Domestic team information
- 1955–1957: Oxford University
- 1955: Kent
- FC debut: 30 April 1955 Oxford University v Gloucestershire
- Last FC: 8 May 1957 Oxford University v West Indians

Career statistics
| Competition | First-class |
| Matches | 32 |
| Runs scored | 151 |
| Batting average | 5.39 |
| 100s/50s | 0/0 |
| Top score | 25 |
| Balls bowled | 5,205 |
| Wickets | 72 |
| Bowling average | 35.65 |
| 5 wickets in innings | 1 |
| 10 wickets in match | 0 |
| Best bowling | 5/52 |
| Catches/stumpings | 9/– |
- Source: Cricinfo, 20 October 2020

= John Phillips (English cricketer) =

English cricketer

John Burton Phillips (19 November 1933 – 18 October 2017) was an English cricketer.
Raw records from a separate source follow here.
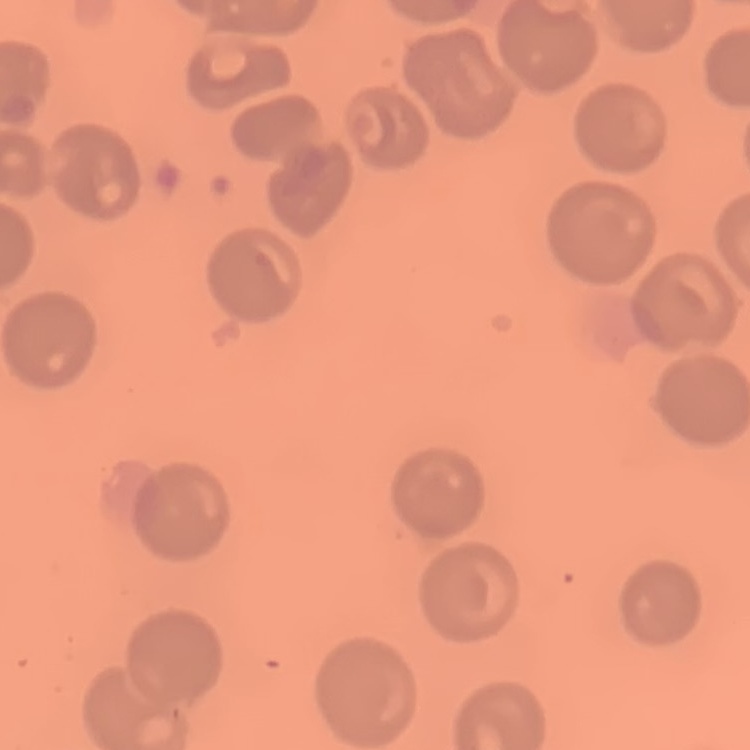
The erythrocytes show no rouleaux formation. Thin blood smear. Square crop of a larger photomicrograph. Stained with either Field's or Giemsa.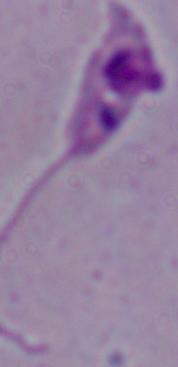

Summary:
  - Modality: micrograph
  - Magnification: 1000x
  - Identification: Leishmania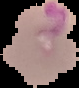

malaria_status: parasitized
image_type: segmented cell region on a black background
image_size: 79×88 pixels
preparation: thin blood smear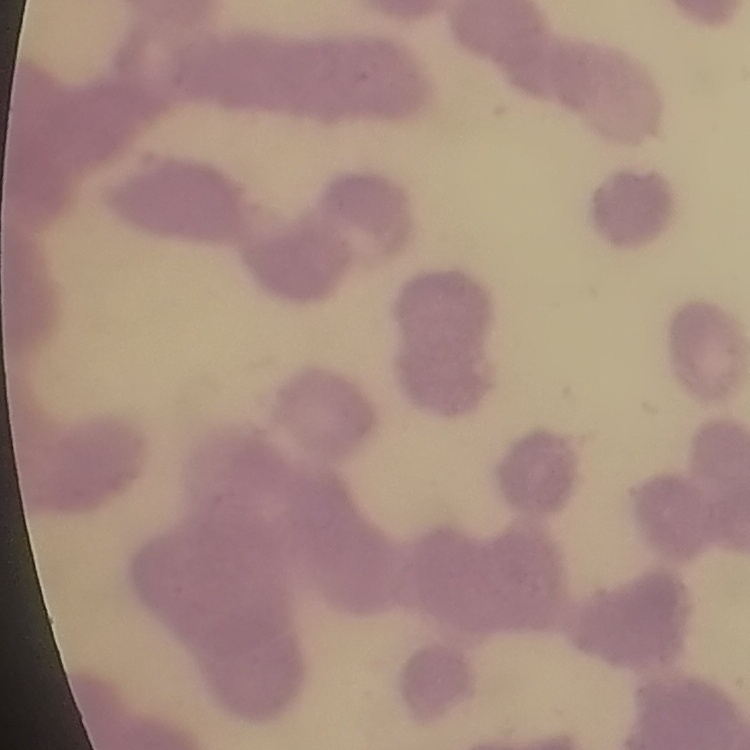
red blood cell morphology = rouleaux formation
stain = Field's or Giemsa
image type = square crop of a larger photomicrograph
preparation = thin blood film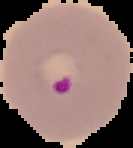
From a thin blood film. Result: malaria parasites identified. The area outside the segmented cell region is set to black. Image is 133×148 pixels.Assess this cell for malaria.
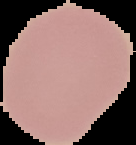

Uninfected.

image_type: cell region segmented out of the field of view; surrounding area masked to black
image_size: 136×145 pixels
preparation: thin blood filmAssess this cell for malaria.
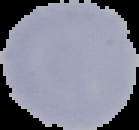
It is uninfected.

Summary:
  - Image type: cell region segmented out of the field of view; surrounding area masked to black
  - Image size: 139×130 pixels
  - Preparation: thin blood filmAssess this cell for malaria.
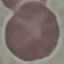
Uninfected.

preparation = thin blood film
capture = smartphone camera at the microscope eyepiece
stain = Giemsa
image type = automatically extracted cell patch, resized to 64 × 64 pixels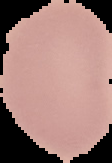
{
  "malaria_status": "uninfected",
  "image_size": "112×163 pixels",
  "image_type": "cell region segmented out of the field of view; surrounding area masked to black",
  "preparation": "thin blood film"
}Classify this cell by malaria status.
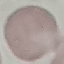

It is uninfected.

Thin blood smear. Giemsa stain. Cell patch, automatically extracted from a larger field of view and resized to 64 × 64 pixels. Acquired by smartphone through the microscope eyepiece.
He played in a total of 32 first-class cricket matches between 1955 and 1957.

== Biography ==
Phillips was born at Canterbury in Kent and educated at The King's School, Canterbury before going up to St Edmund Hall, Oxford in 1955. A tall fast bowler, he took 170 wickets as a schoolboy and played for at Lord's for the Public Schools in 1952, his final year at school. He was also a chorister at Canterbury Cathedral whilst at school.

He made his first-class debut for Oxford University in 1955, winning a Blue the same year. He played four matches for Kent County Cricket Club the same season. Phillips played for the university side in the following two seasons, although he did not win another Blue, as well as appearing for Kent's Second XI. He took a total of 72 first-class wickets with his only first-class five-wicket haul coming for Oxford against MCC at Lord's.

After leaving university, Phillips played club cricket for St Lawrence in Kent before moving to Banbury in Oxfordshire where he played for Banbury Cricket Club as well as captaining the town's rugby union club. He worked for Alcan, an aluminium company, and rose to become the company's personnel director. Phillips died at Banbury in 2017 aged 83.